● BRIEF
Using the entries below, return word for word the lines from the one containing "How far are the" up to and including the last.

--- BEGIN GIVEN INFORMATION ---

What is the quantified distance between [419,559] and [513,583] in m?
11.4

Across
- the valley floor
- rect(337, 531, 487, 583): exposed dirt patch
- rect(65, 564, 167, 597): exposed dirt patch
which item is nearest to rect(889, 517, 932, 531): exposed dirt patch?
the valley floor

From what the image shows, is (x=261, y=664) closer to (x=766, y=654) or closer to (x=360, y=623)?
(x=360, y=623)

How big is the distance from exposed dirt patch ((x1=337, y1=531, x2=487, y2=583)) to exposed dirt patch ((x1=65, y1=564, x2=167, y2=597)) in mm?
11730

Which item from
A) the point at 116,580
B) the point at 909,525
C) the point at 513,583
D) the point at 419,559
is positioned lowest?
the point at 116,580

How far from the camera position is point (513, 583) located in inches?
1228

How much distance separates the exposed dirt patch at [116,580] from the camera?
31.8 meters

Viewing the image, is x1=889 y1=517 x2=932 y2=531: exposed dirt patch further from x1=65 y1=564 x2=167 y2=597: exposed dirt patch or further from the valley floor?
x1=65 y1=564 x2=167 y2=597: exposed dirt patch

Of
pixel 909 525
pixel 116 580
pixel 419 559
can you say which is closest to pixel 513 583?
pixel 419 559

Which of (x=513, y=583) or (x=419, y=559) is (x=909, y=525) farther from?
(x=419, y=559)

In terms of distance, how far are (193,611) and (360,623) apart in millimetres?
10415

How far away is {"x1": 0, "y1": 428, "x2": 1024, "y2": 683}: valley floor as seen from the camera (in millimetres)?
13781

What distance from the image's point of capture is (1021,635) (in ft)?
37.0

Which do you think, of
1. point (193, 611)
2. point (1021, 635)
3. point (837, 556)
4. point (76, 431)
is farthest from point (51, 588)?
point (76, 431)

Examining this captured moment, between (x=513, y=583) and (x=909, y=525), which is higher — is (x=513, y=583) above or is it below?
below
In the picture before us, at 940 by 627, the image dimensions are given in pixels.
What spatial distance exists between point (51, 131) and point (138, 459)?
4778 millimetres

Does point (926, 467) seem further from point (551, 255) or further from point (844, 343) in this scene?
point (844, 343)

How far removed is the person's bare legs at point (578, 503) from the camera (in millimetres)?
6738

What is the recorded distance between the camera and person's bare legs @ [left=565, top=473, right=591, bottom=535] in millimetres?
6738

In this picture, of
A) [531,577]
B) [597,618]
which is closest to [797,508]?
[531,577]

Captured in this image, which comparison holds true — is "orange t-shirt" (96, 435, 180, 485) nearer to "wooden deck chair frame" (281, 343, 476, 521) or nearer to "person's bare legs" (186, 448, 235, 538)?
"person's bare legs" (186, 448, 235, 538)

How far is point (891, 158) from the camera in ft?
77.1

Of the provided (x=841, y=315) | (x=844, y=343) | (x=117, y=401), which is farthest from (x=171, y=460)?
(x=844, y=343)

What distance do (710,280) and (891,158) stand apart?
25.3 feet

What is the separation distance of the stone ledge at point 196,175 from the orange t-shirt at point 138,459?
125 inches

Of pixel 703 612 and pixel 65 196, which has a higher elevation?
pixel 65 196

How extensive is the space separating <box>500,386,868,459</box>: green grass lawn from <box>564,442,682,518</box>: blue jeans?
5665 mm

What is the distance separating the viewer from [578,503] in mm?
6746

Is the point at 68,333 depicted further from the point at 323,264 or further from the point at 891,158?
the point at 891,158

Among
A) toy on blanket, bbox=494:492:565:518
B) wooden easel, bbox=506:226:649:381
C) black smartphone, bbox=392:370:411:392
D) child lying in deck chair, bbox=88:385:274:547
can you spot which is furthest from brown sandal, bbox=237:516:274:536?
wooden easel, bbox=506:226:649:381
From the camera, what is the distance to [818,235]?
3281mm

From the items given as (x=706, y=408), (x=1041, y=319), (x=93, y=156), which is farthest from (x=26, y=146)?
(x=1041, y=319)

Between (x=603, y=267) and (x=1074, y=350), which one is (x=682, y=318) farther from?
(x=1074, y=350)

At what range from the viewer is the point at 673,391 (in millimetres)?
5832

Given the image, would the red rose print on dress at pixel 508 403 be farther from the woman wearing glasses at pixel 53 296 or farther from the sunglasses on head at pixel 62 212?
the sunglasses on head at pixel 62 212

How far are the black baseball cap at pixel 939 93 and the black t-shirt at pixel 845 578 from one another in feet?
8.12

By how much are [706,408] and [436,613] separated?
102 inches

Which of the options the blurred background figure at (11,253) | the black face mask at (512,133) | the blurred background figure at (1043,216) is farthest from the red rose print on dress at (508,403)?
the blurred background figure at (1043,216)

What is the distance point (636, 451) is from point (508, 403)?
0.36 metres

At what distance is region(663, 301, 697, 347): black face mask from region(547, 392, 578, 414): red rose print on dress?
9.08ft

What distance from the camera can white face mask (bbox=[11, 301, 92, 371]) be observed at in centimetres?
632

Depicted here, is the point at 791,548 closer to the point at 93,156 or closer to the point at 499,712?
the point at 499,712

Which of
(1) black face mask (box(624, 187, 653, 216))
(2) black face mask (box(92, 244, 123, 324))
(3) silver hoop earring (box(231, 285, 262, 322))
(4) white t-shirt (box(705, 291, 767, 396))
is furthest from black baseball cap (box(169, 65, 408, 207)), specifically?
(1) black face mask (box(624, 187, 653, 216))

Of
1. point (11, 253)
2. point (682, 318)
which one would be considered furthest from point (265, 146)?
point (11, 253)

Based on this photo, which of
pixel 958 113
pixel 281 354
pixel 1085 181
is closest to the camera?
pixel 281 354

--- END GIVEN INFORMATION ---

● OUTPUT
How far are the black baseball cap at pixel 939 93 and the black t-shirt at pixel 845 578 from one another in feet?
8.12

By how much are [706,408] and [436,613] separated?
102 inches

Which of the options the blurred background figure at (11,253) | the black face mask at (512,133) | the blurred background figure at (1043,216) is farthest from the red rose print on dress at (508,403)?
the blurred background figure at (1043,216)

What is the distance point (636, 451) is from point (508, 403)?
0.36 metres

At what distance is region(663, 301, 697, 347): black face mask from region(547, 392, 578, 414): red rose print on dress?
9.08ft

What distance from the camera can white face mask (bbox=[11, 301, 92, 371]) be observed at in centimetres?
632

Depicted here, is the point at 791,548 closer to the point at 93,156 or closer to the point at 499,712?
the point at 499,712

Which of
(1) black face mask (box(624, 187, 653, 216))
(2) black face mask (box(92, 244, 123, 324))
(3) silver hoop earring (box(231, 285, 262, 322))
(4) white t-shirt (box(705, 291, 767, 396))
is furthest from black baseball cap (box(169, 65, 408, 207)), specifically?
(1) black face mask (box(624, 187, 653, 216))

Of
1. point (11, 253)
2. point (682, 318)
which one would be considered furthest from point (265, 146)?
point (11, 253)

Based on this photo, which of
pixel 958 113
pixel 281 354
pixel 1085 181
is closest to the camera?
pixel 281 354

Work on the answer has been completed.